REQUIRED WORK
Carry on the news article about Florida school districts' fall reopening plans, starting right after its final sentence.

PASSAGE FOR REVIEW
That’s because the Duval County School District recently approved the use of these barriers between seats in computer labs and at desks where social distancing is not practical.
With little direction coming from Gov. Ron DeSantis and the Florida Department of Education, school districts across Florida are on their own to implement reopening plans for the fall.
And counties are getting creative.
Duval County’s plan also will reduce the number of in-person class days for older students, using distance learning platforms the rest of the time.
Seventh and eighth grade students will attend classes three days a week. High school students will have two days of in-classroom instruction. In addition, all Duval County School District students have the option of full online instruction.
Meanwhile, the number of cases of COVID-19 continues to rise across Florida, with positive tests for the new coronavirus surpassing 200,000 over the weekend. The situation is leading some school districts to assume they may need to adapt their instruction methods as the pandemic changes.
The St. Johns County School District will allow families to decide the type of instruction for their students — brick-and-mortar classrooms or digital learning — but also plans to adapt instruction models at the possibility of a rise in cases of COVID-19.
The district has identified three levels of spread: low-risk or no spread, moderate, and substantial risk of COVID spread. Under the “low-spread” model, students may return to traditional classroom instruction if their families would prefer. They still have the option of virtual learning.
Under a moderate-spread model, elementary students will receive in-school instruction while middle- and high-school students will attend classrooms two days per week, with the rest of their schooling occurring online.
In a substantial-spread scenario, all grade levels will return to distance learning. As of this reporting, St. Johns is expecting to use the low-spread model.
Some counties are allowing a choice of either fully in-person education or virtual options. That is the case for Leon County Schools.

SUPPLIED RECORDS
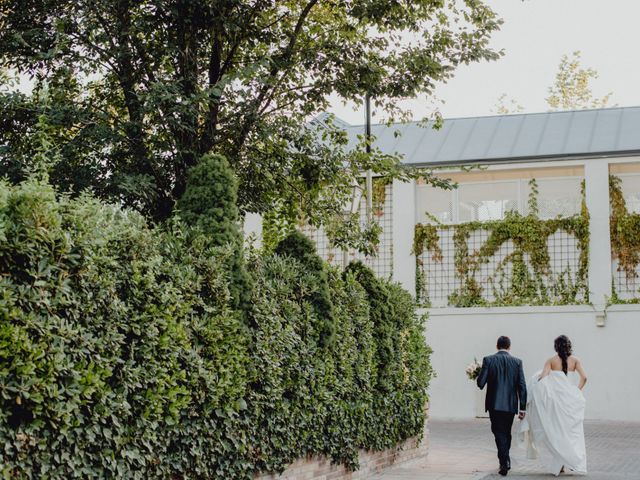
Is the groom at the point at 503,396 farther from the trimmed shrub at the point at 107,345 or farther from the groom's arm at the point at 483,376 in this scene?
the trimmed shrub at the point at 107,345

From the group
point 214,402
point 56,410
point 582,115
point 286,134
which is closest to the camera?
point 56,410

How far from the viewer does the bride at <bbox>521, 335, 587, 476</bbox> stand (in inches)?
543

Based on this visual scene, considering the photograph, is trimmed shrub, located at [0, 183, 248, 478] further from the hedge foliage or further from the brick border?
the brick border

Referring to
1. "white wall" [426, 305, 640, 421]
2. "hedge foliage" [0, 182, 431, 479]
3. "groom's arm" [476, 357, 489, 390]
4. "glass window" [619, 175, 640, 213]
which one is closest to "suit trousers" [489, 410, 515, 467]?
"groom's arm" [476, 357, 489, 390]

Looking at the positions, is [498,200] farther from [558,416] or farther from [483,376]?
[483,376]

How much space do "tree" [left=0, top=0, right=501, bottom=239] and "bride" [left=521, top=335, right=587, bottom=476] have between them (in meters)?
3.91

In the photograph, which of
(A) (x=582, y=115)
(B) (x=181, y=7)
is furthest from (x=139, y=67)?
(A) (x=582, y=115)

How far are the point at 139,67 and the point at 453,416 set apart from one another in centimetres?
1498

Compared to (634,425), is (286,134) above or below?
above

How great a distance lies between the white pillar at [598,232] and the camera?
24172mm

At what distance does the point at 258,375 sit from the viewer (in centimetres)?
977

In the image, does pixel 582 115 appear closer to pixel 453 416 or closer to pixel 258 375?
pixel 453 416

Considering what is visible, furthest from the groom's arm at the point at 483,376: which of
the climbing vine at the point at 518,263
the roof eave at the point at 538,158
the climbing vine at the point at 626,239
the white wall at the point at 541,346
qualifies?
the climbing vine at the point at 626,239

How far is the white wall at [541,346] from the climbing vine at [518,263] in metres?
0.42
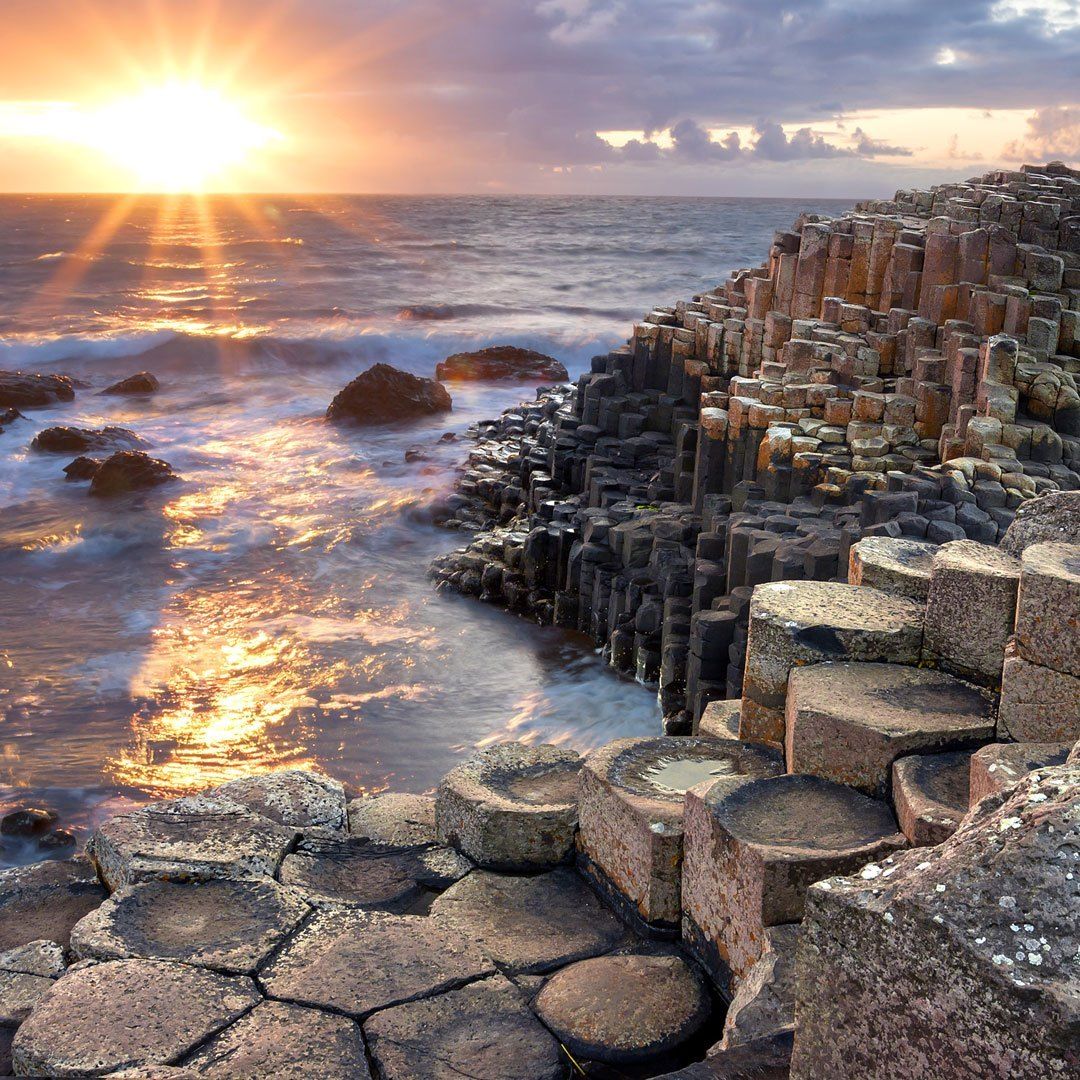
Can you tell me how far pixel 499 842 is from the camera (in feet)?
15.8

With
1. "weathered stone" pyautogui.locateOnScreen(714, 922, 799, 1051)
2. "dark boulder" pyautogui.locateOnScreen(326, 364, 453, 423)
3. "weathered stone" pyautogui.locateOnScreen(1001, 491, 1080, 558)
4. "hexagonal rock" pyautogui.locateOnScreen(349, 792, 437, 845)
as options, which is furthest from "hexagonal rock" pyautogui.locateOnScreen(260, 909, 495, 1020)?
"dark boulder" pyautogui.locateOnScreen(326, 364, 453, 423)

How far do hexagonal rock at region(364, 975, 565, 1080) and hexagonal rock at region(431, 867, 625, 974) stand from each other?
0.25 meters

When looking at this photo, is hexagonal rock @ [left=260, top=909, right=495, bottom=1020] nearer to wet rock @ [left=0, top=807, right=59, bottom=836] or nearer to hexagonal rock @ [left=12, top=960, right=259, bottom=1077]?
hexagonal rock @ [left=12, top=960, right=259, bottom=1077]

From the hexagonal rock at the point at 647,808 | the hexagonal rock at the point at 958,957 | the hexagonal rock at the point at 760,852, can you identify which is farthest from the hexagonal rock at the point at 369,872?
the hexagonal rock at the point at 958,957

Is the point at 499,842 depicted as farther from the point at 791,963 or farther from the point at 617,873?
the point at 791,963

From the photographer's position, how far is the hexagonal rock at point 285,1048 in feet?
11.4

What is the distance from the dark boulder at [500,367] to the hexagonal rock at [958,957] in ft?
86.1

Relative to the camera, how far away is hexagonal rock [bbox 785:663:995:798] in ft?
13.2

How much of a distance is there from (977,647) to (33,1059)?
348 cm

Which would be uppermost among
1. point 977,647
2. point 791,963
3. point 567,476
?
point 977,647

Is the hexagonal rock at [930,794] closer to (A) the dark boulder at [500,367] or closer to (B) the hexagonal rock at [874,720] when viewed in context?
(B) the hexagonal rock at [874,720]

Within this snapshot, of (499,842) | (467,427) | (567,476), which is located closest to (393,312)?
(467,427)

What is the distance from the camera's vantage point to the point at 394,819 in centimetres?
558

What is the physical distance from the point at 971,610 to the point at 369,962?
98.8 inches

RESPONSE TO THE EXERCISE
In a virtual task force announcement, Leon County School Superintendent Rocky Hanna announced that he was going to recommend that the schools push their starting date back to Aug. 19, a week and a half after their existing planned start date.
Leon County schools will require masks when social distancing is not possible, such as on buses and in classrooms not large enough to maintain six feet of distance between students.
Leon will allow “mask breaks,” described in its plan as “identified classroom spacing where half of the students can safely remove masks while maintaining social distancing, and then switching to the other half of the class.”
While some districts have announced what faculty, parents, and students can expect in the fall, other districts are still in the brainstorming phase.
Broward County will collect parent surveys to help shape their reopening plans until July 6. The Orange County School District will hold a school board meeting featuring public testimony on July 14.
The Florida Phoenix reached out to Florida Department of Education to ask whether the school districts are submitting their plans for approval from the agency — and also why school districts are in such different stages of planning.
“Districts will be sending their summer recovery plans to us soon, so we’ll know more then,” agency spokeswoman Cheryl Etters said in an email to the Phoenix.
The Phoenix responded with follow-up questions about when the department expects to receive those plans. As of this report, those questions have not been answered.